Evan Parker was the first free jazz/improv saxophonist I ever heard, and the one who made me fall in love with this kind of music. Before I had heard Ayler, Braxton or Brötzmann, Parker was the one who showed me that the saxophone could be a source of great passion and intensity. Live, his serpentine solos and jaw-dropping circular breathing technique burned themselves into me in a way that very few rock performers had ever done.
It’s been a long time since I saw Parker live – there was a stimulating collaborative show with Zoviet France, a phenomenal trio gig at the old Vortex in Stoke Newington, and a concert in Brighton with Spring Heel Jack – so it was great for me to see him for the first time in Vienna, this time as part of his long-standing trio with pianist Alex von Schlippenbach and drummer Paul Lovens. Their improvisational instincts honed by many years of playing together, the trio proceeded to play two long and engrossing sets. Schlippenbach was an agile and eloquent pianist, Lovens an enthralling presence on the drums. Parker was the star for me, but at the end of the day this concert, like all the best group-based improvisation, was an extended conversation between these three gifted musicians.
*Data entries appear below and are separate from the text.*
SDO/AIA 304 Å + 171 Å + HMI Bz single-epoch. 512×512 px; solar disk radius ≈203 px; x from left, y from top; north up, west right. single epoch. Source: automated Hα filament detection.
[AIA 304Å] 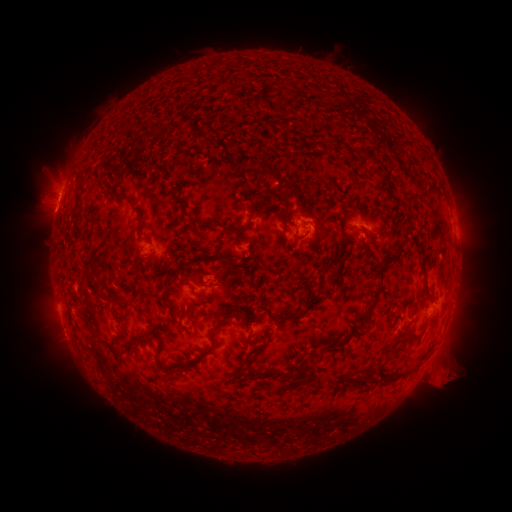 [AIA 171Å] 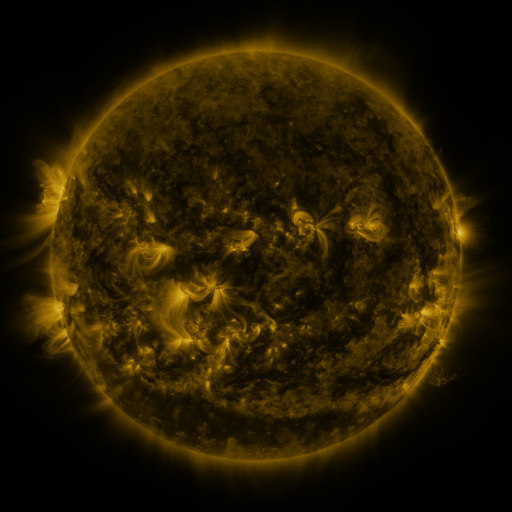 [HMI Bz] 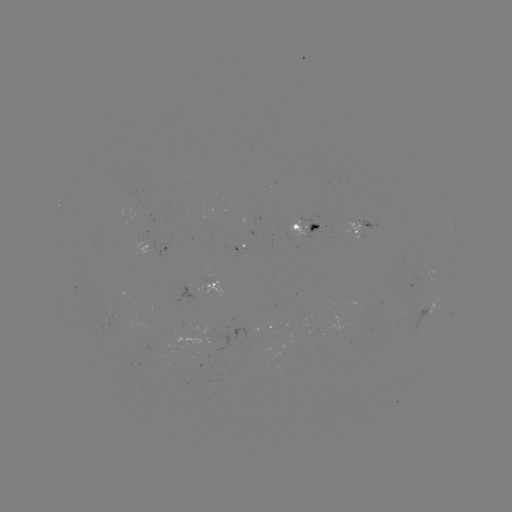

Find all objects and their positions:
filament: (420, 248)
filament: (292, 315)
filament: (245, 369)
filament: (303, 374)
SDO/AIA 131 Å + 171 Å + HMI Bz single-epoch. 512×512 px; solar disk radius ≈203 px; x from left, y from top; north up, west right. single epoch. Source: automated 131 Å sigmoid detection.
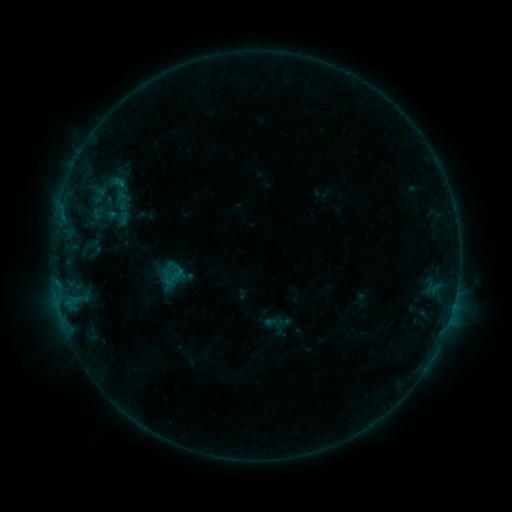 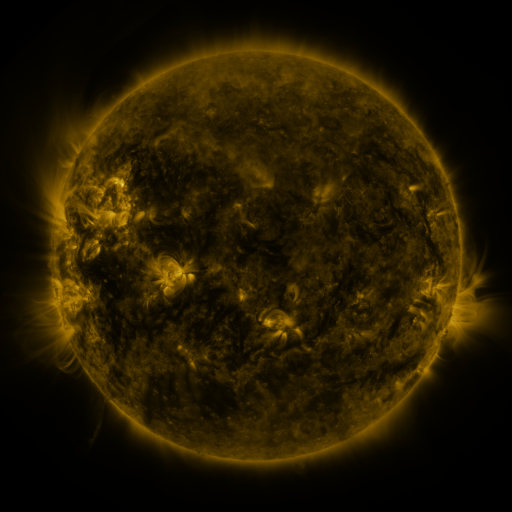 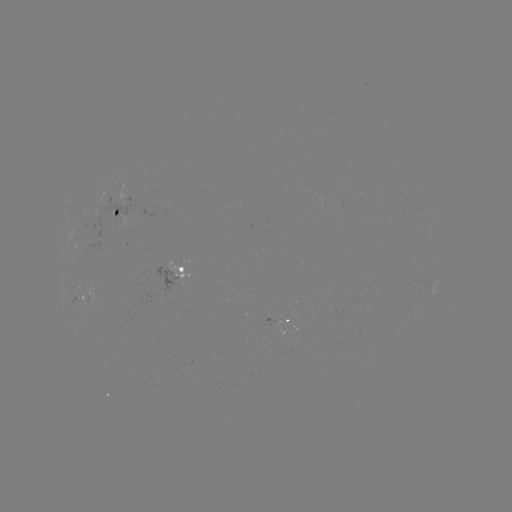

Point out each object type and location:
sigmoid: [99, 172, 140, 212]
sigmoid: [91, 206, 106, 221]
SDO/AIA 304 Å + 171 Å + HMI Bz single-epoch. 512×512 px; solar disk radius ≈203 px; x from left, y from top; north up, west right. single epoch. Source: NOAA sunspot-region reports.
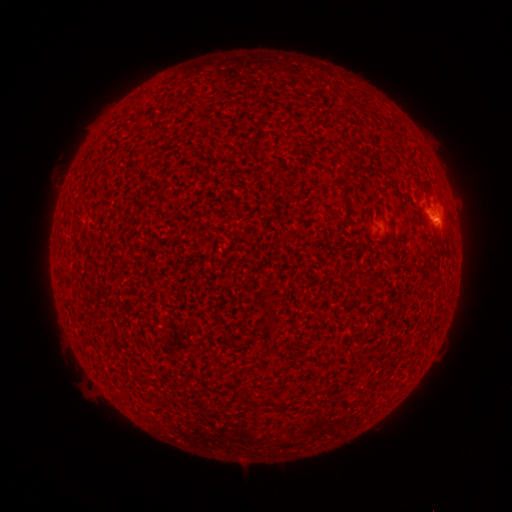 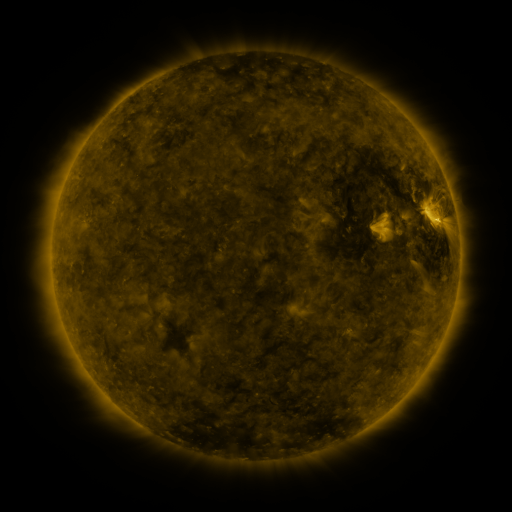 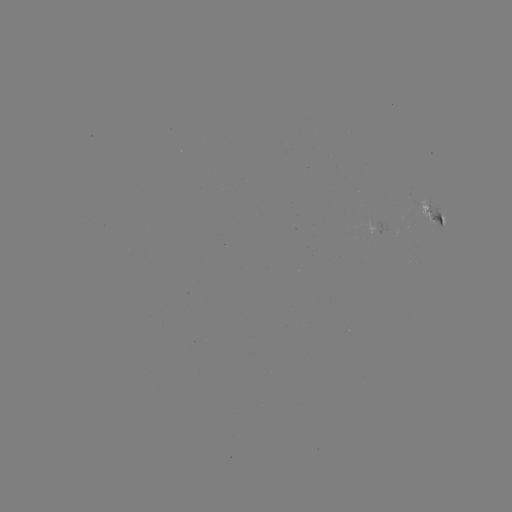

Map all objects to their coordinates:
(none)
That Spitz gig with :zoviet*france: remains in memory as one of the finest I’ve experienced. Supported by a young lass with an impressive set of yodelling pipes, one Dawn McCarthy who’d later reappear in Faun form.
Interestingly enough, that wasn’t the gig I was thinking of – I wasn’t at the Spitz that night. I saw Parker with ZF at the Conway Hall in 1996, possibly as part of the LMC Festival.
There I go making wild assumptions…
The Spitz gig was in 1997 and was fantastic, so I’m glad they’d previously had a chance to get a feel for each.